- A polícia sul-coreana solicitou mandado de prisão contra Bang Si-hyuk, presidente e fundador da HYBE, por suspeita de negociação fraudulenta de ações pré-IPO.
- As acusações apontam que ele teria induzido investidores a venderem ações da HYBE a um fundo ligado a seus associados em 2019, abrindo a possibilidade de lucros ilegais estimados em duzentos bilhões de wons (cerca de 136 milhões de dólares).
- A investigação começou com uma denúncia no final de 2024; em 2025 houve buscas na Bolsa da Coreia e na sede da HYBE, e Bang já havia sido proibido de deixar o país em agosto de 2025.
- A Embaixada dos Estados Unidos em Seul chegou a enviar uma carta solicitando autorização para que Bang pudesse viajar aos EUA e acompanhar a turnê mundial do BTS.
- A defesa nega as acusações; a decisão de prisão depende da corte, com direito a audiência em até três dias, enquanto o BTS se prepara para a turnê mundial.
O que aconteceu: a polícia da Coreia do Sul pediu, nesta terça-feira, um mandado de prisão contra Bang Si-hyuk, fundador e presidente da HYBE, empresa responsável pelo grupo BTS. A solicitação foi encaminhada ao Ministério Público do Distrito Sul de Seúl e envolve suspeitas de negociação fraudulenta de ações antes do IPO da HYBE.
Quem está envolvido: além de Bang Si-hyuk, a investigação aponta investidores indevidamente induzidos a vender ações da HYBE a um fundo de private equity ligado a associados dele. A operação teria gerado lucros ilegais estimados em cerca de 200 bilhões de wons.
Quando e onde ocorre: o pedido de prisão é apresentado na capital Seul, em meio a apurações que começaram no final de 2024. As diligências contaram com buscas realizadas em 2025 na bolsa de valores sul-coreana e na sede da HYBE.

**ENTRADAS SELECIONADAS:**
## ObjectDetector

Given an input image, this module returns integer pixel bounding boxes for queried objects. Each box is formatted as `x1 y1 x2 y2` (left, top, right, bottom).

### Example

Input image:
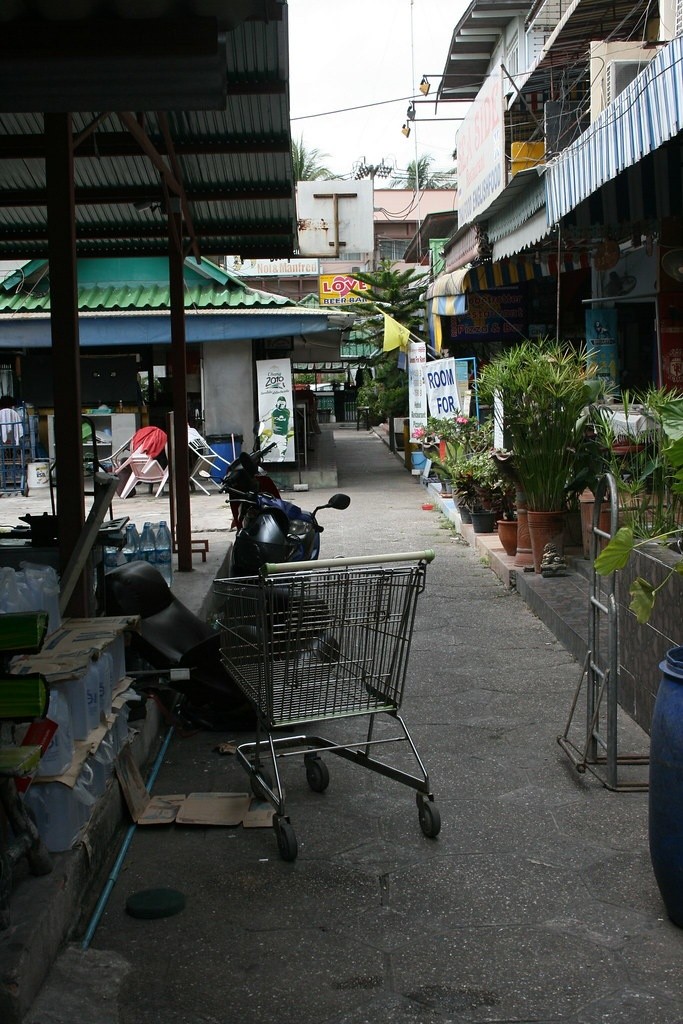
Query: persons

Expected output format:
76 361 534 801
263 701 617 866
259 396 294 462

**SEU OBJETIVO:** Continue a notícia sobre o pedido de prisão de Bang Si-hyuk a partir do ponto em que ela termina. Estas entradas foram tiradas de outra fonte.

**RESULTADO DA TAREFA:**
Por que está sendo investigado: as autoridades apuram vantagem financeira obtida com declarações relacionadas a produtos de investimento, sob a Lei do Mercado de Capitais, com penas que podem chegar a prisão perpétua ou a pelo menos cinco anos de prisão.
Desdobramentos e contexto: em agosto de 2025, Bang Si-hyuk já havia sido proibido de deixar o país, medida cautelar que limitou seus deslocamentos. A Embaixada dos EUA em Seul chegou a enviar uma carta pedindo autorização para que ele viajasse aos Estados Unidos para acompanhar uma turnê do BTS. A solicitação de mandado foi comunicada após esse movimento.
Posição das partes: a defesa de Bang Si-hyuk, por meio de seu advogado, disse que a medida é lamentável e confirmou cooperação com as investigações, afirmando que continuará esclarecendo os fatos e cumprindo procedimentos legais. O advogado afirmou ainda que a abertura de capital da HYBE ocorreu de acordo com as leis.
Situação atual: a decisão sobre a prisão depende da corte, com direito a audiência em até três dias após a solicitação. A HYBE enfrenta este episódio em meio a turbulências internas, enquanto o BTS retoma a agenda internacional com uma turnê mundial muito aguardada.